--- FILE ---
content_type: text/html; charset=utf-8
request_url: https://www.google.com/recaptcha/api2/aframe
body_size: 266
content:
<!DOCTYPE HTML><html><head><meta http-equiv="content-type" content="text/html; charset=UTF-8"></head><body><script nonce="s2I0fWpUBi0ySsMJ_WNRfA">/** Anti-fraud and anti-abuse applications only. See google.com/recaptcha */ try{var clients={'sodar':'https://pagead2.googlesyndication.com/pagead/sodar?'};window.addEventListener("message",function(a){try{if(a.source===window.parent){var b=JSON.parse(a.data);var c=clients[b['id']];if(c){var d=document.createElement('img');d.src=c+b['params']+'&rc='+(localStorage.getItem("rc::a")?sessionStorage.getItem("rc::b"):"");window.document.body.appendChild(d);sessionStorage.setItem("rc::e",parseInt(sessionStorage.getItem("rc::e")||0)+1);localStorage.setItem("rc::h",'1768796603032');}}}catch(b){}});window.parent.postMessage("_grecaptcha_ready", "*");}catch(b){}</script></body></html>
• • • •
WHAT IS EXPECTED — Repeat all of the data exactly as given.

RESPONSE AREA —
--- FILE ---
content_type: text/html; charset=utf-8
request_url: https://www.google.com/recaptcha/api2/aframe
body_size: 266
content:
<!DOCTYPE HTML><html><head><meta http-equiv="content-type" content="text/html; charset=UTF-8"></head><body><script nonce="s2I0fWpUBi0ySsMJ_WNRfA">/** Anti-fraud and anti-abuse applications only. See google.com/recaptcha */ try{var clients={'sodar':'https://pagead2.googlesyndication.com/pagead/sodar?'};window.addEventListener("message",function(a){try{if(a.source===window.parent){var b=JSON.parse(a.data);var c=clients[b['id']];if(c){var d=document.createElement('img');d.src=c+b['params']+'&rc='+(localStorage.getItem("rc::a")?sessionStorage.getItem("rc::b"):"");window.document.body.appendChild(d);sessionStorage.setItem("rc::e",parseInt(sessionStorage.getItem("rc::e")||0)+1);localStorage.setItem("rc::h",'1768796603032');}}}catch(b){}});window.parent.postMessage("_grecaptcha_ready", "*");}catch(b){}</script></body></html>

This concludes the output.